◆ **RECORD EXTRACTS**
◆ ◆ ◆
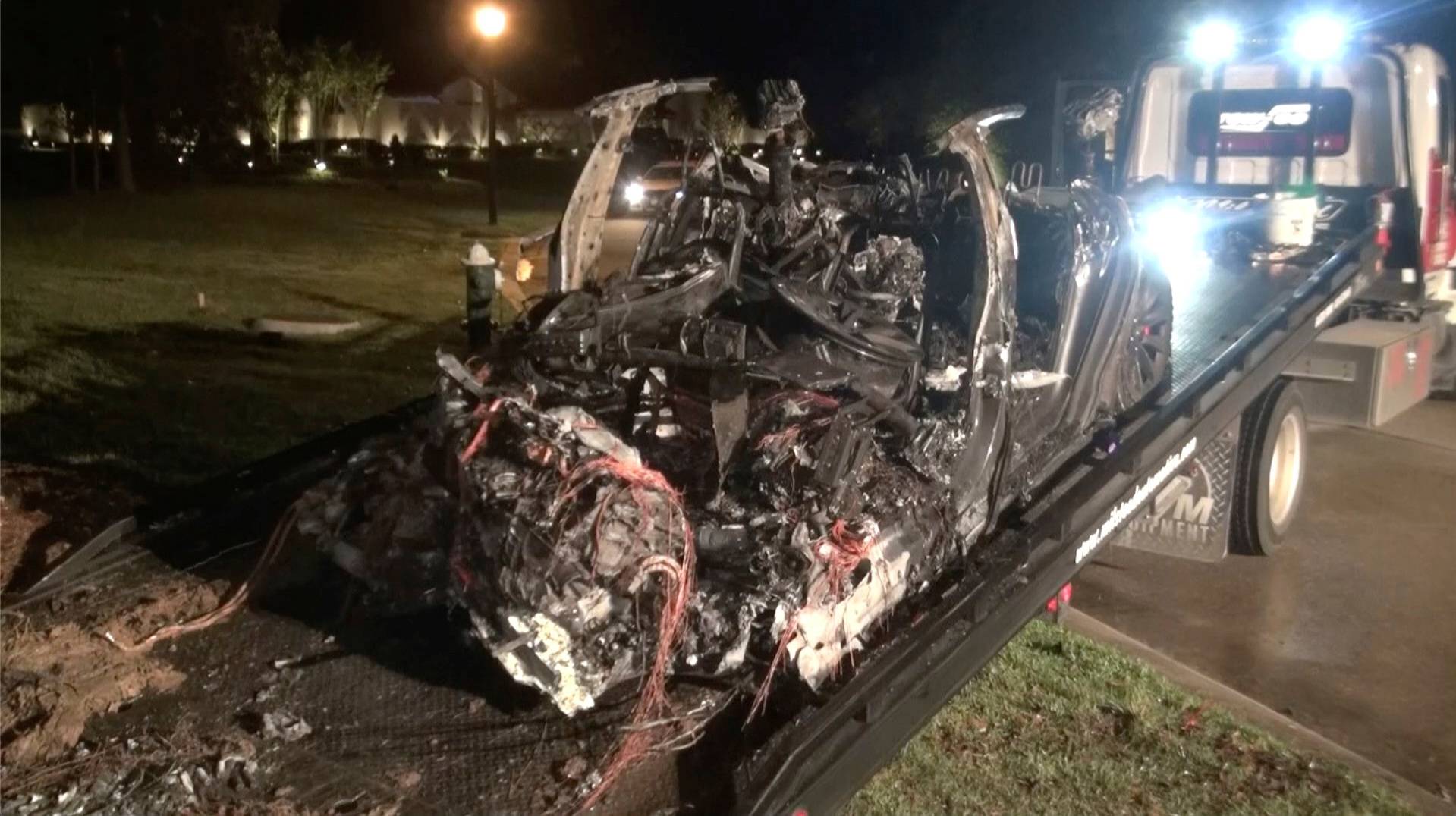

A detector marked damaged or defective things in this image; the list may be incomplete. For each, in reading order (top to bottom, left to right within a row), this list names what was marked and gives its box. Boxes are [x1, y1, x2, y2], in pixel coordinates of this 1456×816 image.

crumpled sheet metal [304, 80, 1036, 712]
burned car wreck [295, 77, 1170, 724]
exposed wheel [1118, 271, 1176, 410]
exposed wheel [1228, 375, 1310, 552]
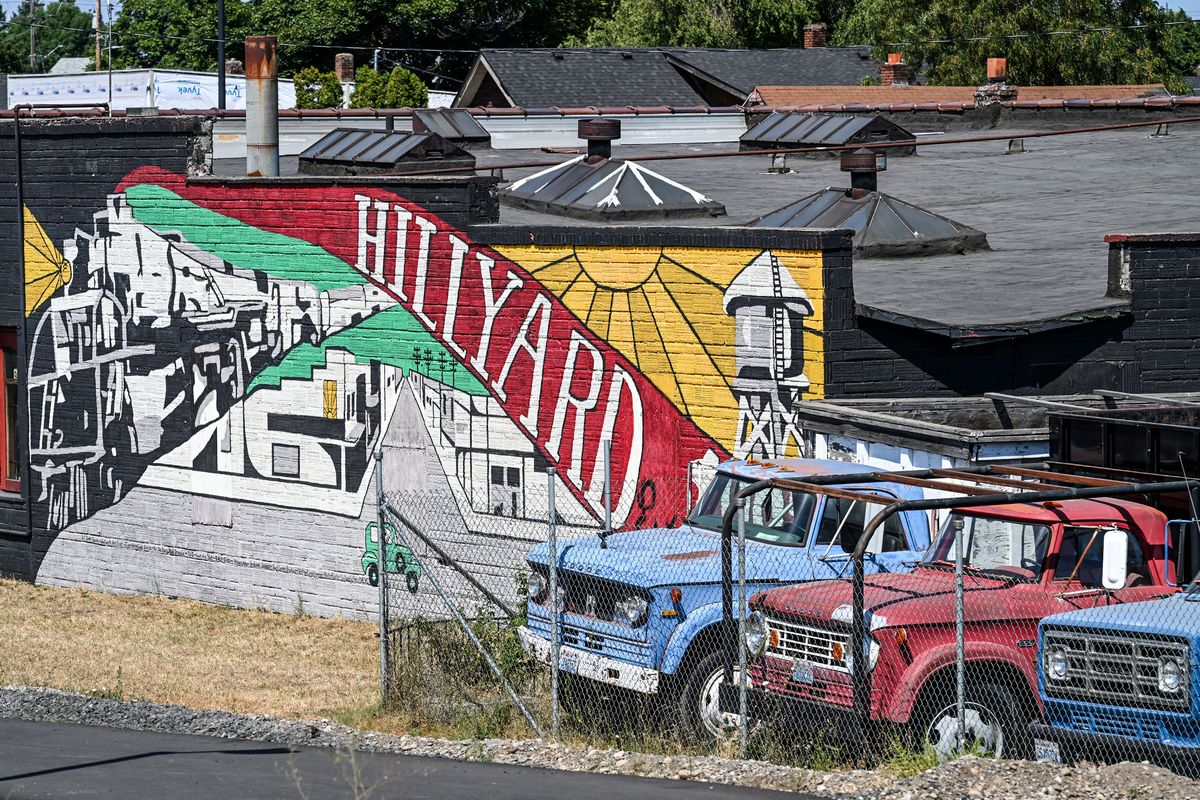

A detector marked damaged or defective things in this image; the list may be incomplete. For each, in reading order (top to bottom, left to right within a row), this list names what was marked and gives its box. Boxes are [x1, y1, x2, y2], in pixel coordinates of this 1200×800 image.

rusted metal pipe [244, 35, 279, 177]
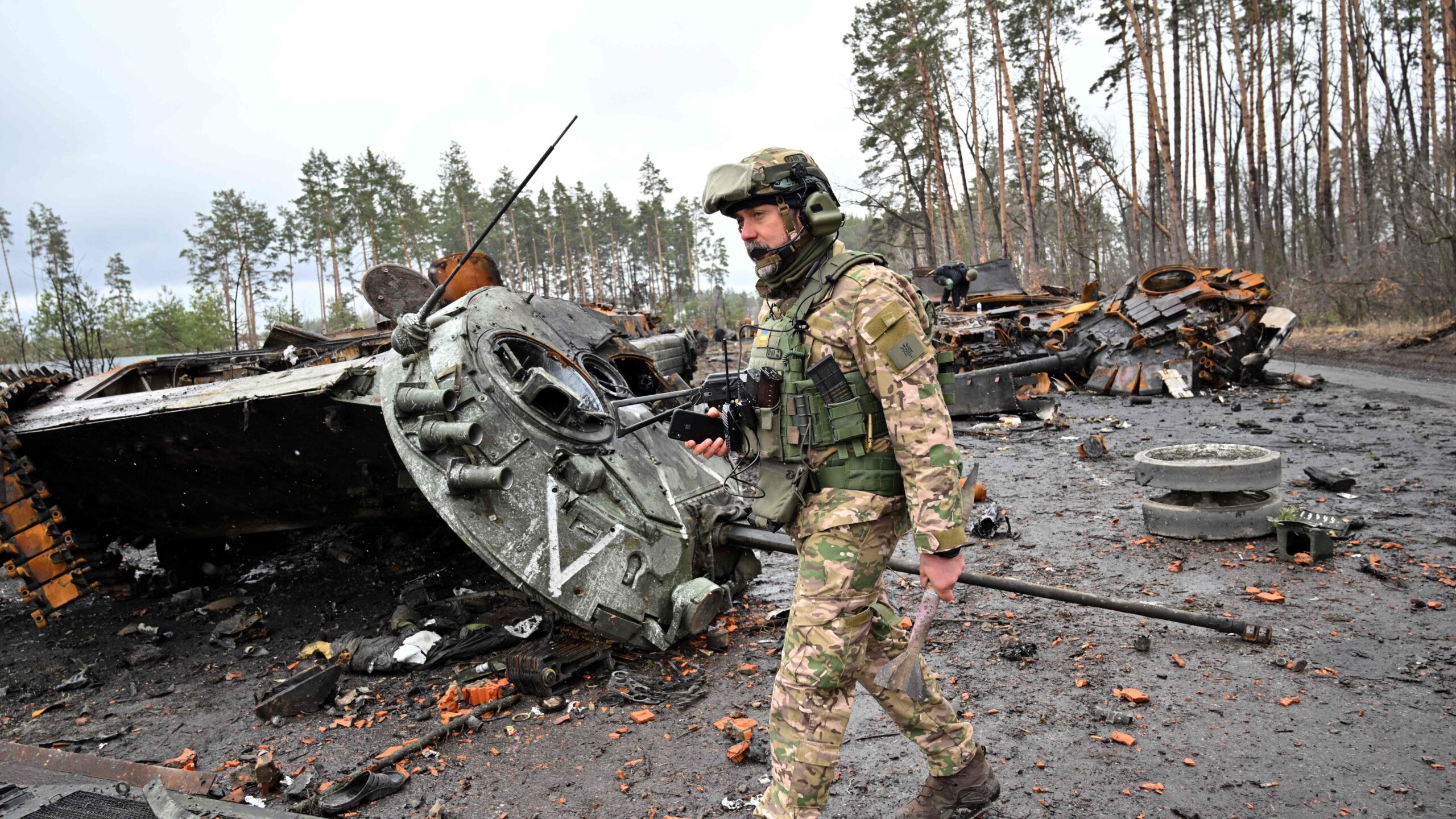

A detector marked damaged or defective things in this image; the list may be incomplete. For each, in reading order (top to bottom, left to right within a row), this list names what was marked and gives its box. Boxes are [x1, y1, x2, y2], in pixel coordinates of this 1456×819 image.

burned vehicle [0, 279, 751, 651]
burned vehicle [919, 260, 1292, 416]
◆ ◆ ◆
◆ **EXERCISE TASK**
In all three records, change every "damaged or defective" to "broken or faulty" and write out the rest of each record unchanged, leaving out the pictures.

◆ **EXERCISE ANSWER**
A detector marked broken or faulty things in this image; the list may be incomplete. For each, in reading order (top to bottom, left to right within a row), this list names what was marked and gives its box. Boxes are [x1, y1, x2, y2], in pixel coordinates of this 1456×816 image.

crumpled sheet metal [304, 80, 1036, 712]
burned car wreck [295, 77, 1170, 724]
exposed wheel [1118, 271, 1176, 410]
exposed wheel [1228, 375, 1310, 552]

A detector marked broken or faulty things in this image; the list may be incomplete. For each, in reading order (top to bottom, left to right within a row), this list names what was marked and gives its box. Boxes are [x1, y1, x2, y2], in pixel coordinates of this 1200×800 image.

rusted metal pipe [244, 35, 279, 177]

A detector marked broken or faulty things in this image; the list may be incomplete. For each, in reading order (top to bottom, left to right within a row), this list names what was marked and gives its box. Boxes are [x1, y1, x2, y2], in pixel coordinates of this 1456×819 image.

burned vehicle [0, 279, 751, 651]
burned vehicle [919, 260, 1292, 416]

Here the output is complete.